The primos worked as a crate pad for a dog that freaked out in a crate while in a car and dug up and destroyed all other mats. Even pulled up one of those thick heavy horse mats cut to size and tore it into chunks. Maybe it wasn't cut close enough to size but you get the picture. AFAIK The primos work well with the dog because she can't dig them up and get her mouth on them and has since decided it is no longer worth the effort. I'm pretty sure they send you a new pad for free if your dog eats the first one. I can't see how a dog could get her mouth on the primo pad if it is anchored with the tie downs. the vinyl is slick and stiff enough that paws can't get any purchase to grip and pull up. Maybe she used her front teeth to get a corner but still... was your bed secured to the crate and sized right?
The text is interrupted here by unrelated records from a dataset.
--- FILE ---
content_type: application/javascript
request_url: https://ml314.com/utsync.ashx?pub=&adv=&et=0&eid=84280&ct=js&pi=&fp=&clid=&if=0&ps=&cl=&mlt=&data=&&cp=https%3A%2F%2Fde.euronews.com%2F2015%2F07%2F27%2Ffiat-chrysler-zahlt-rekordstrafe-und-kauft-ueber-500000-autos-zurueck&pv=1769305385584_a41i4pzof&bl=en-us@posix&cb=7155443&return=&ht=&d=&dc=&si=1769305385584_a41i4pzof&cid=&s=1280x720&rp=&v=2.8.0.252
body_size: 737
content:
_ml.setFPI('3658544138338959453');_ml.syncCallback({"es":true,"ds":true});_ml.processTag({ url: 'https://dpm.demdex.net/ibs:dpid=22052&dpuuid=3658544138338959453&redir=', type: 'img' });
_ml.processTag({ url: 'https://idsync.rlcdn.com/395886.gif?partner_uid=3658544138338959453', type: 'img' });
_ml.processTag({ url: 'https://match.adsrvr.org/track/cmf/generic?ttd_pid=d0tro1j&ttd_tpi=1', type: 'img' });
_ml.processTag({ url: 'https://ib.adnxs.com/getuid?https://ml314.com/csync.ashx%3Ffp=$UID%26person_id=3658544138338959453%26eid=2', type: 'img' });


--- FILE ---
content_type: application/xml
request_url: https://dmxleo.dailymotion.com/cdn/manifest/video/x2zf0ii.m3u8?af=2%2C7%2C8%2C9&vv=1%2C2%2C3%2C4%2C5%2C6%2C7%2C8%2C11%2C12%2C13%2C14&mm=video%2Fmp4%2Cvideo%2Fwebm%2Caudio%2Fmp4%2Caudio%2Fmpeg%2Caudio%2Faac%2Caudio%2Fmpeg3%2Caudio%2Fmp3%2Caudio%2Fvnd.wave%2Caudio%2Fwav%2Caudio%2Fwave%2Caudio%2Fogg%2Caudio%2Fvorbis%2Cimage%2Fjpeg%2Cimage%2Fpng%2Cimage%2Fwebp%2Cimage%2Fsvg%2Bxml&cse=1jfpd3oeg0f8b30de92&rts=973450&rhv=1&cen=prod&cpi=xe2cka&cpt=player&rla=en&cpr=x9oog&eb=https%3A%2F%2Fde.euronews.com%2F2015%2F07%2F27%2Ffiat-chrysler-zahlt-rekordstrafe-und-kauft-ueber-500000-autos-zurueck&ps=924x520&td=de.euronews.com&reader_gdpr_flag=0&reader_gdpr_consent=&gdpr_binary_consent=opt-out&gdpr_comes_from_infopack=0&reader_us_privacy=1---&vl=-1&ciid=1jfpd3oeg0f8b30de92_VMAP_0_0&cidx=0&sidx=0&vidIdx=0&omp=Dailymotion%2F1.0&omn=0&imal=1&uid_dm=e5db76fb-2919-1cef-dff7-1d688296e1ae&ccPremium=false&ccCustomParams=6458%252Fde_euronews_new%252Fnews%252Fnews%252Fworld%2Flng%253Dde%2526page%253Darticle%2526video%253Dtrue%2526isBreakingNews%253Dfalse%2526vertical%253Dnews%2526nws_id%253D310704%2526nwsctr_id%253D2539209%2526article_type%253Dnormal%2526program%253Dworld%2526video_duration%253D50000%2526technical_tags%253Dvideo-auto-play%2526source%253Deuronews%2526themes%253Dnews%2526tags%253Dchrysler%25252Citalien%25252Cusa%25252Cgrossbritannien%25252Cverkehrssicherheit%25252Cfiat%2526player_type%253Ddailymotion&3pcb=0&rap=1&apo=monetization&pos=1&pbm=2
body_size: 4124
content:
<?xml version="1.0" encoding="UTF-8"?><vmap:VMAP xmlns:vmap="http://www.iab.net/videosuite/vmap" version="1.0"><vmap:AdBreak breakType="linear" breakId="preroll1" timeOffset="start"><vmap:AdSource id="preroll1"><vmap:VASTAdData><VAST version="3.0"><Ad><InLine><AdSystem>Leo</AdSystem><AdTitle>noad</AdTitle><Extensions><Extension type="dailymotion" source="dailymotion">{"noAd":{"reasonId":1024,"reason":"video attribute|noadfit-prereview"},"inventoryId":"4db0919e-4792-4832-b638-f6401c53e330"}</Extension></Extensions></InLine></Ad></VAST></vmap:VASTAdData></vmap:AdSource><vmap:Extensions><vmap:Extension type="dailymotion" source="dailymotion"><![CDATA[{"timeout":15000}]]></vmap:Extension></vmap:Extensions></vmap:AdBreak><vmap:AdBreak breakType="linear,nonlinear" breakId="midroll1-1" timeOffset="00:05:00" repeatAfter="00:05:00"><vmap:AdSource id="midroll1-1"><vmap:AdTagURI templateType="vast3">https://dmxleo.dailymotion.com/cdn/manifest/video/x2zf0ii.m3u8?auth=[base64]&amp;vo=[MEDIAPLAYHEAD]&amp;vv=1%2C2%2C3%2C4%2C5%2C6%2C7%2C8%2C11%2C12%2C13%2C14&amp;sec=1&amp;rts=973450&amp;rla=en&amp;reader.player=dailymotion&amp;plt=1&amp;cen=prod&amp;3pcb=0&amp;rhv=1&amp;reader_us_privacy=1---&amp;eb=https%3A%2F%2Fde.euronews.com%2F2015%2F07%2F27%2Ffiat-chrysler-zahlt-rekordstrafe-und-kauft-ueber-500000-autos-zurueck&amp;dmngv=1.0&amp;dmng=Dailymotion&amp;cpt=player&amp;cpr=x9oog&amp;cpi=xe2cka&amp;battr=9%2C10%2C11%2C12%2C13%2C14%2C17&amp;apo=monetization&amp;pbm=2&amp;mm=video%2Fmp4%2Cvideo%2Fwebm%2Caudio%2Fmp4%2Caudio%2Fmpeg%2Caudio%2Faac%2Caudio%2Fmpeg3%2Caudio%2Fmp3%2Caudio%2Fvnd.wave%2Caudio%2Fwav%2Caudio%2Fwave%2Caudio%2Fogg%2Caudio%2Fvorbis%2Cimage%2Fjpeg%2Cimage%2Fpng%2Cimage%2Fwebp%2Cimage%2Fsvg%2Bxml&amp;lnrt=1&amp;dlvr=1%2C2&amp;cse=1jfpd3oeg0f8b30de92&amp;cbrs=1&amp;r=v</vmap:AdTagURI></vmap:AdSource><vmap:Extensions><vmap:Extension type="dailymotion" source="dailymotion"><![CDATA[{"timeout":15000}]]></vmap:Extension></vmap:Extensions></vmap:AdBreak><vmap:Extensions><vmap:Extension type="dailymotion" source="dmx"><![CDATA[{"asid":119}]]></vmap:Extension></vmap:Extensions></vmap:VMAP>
the kurandas are nice tho. we have one on the porch.


----------



## Molly Graf (Jul 20, 2006)

it's already been mentioned, but I'd suggest a kuranda bed or similar raised bed with canvas hung between PVC or aluminum rails, comfy for the dog and not so "chewable" - they don't last forever but at least they last longer than a blanket or typical dog bed that can easily be de-stuffed or shredded.

Otherwise I'd also consider trying hay, straw and/or shavings in a frame so it is contained and doesn't just spread all over the kennel. like inside a dog house or something with low walls to contain it. The straw/hay/shavings can be cushy enough to be comfortable, and are not too "chewable".

molly


----------